### EXTRAIT À LIRE
-*-*-

Les mots composant le glossaire ont été exclusivement recueillis sur place, dans le canton de Saint-Pierre de Chignac, […].

 

    VII. LA MAISON

     

    1) L’habitation

 Habiter se dit abitã ou demourã. Une maison se dit toujours : la meijou et le mot oustal ne se dit que dans la zone S.E.. Une ferme est uno fermo, un ma ou uno borio (proverbe : mai de glorio qué de borio). Une métairie : uno bordo ou uno meitadorio ; une masure : un chasau ; une cabane : uno chabano (quand elle est couverte en pierres), une glojo, quand elle est couverte de chaume (la glujado). N’être pas abrité se dit : esse deisassala ou esse a la bèu. Recevoir quelqu’un : retirã caucu. Le confort : lous aizei et les commodités : las eizina (dans le patois de St-Pierre, las eizina se dit fréquemment pour désigner de petites pièces attenantes à la chambre principale, et qui servent de débarras).

-*-*-

### À FAIRE
Relevez intégralement, s'il vous plaît, le texte ci-dessus sur le vocabulaire patois de la maison, sans rien y changer. Le matériel qui suit n'intervient pas ici.

### EXTRAIT DE DONNÉES
-*-*-

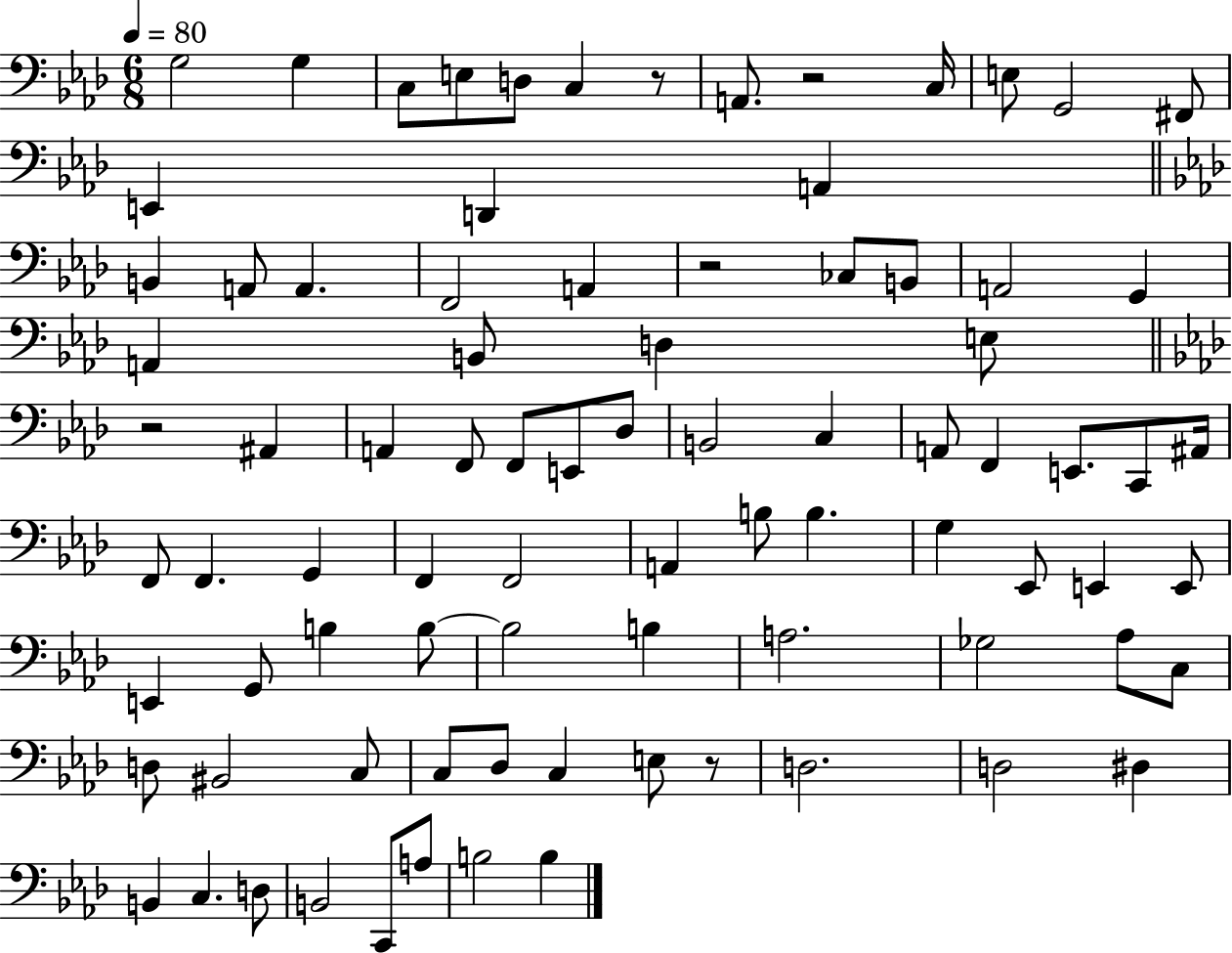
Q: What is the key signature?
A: AES major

-*-*-

### RÉPONSE ÉCRITE
Les mots composant le glossaire ont été exclusivement recueillis sur place, dans le canton de Saint-Pierre de Chignac, […].

 

    VII. LA MAISON

     

    1) L’habitation

 Habiter se dit abitã ou demourã. Une maison se dit toujours : la meijou et le mot oustal ne se dit que dans la zone S.E.. Une ferme est uno fermo, un ma ou uno borio (proverbe : mai de glorio qué de borio). Une métairie : uno bordo ou uno meitadorio ; une masure : un chasau ; une cabane : uno chabano (quand elle est couverte en pierres), une glojo, quand elle est couverte de chaume (la glujado). N’être pas abrité se dit : esse deisassala ou esse a la bèu. Recevoir quelqu’un : retirã caucu. Le confort : lous aizei et les commodités : las eizina (dans le patois de St-Pierre, las eizina se dit fréquemment pour désigner de petites pièces attenantes à la chambre principale, et qui servent de débarras).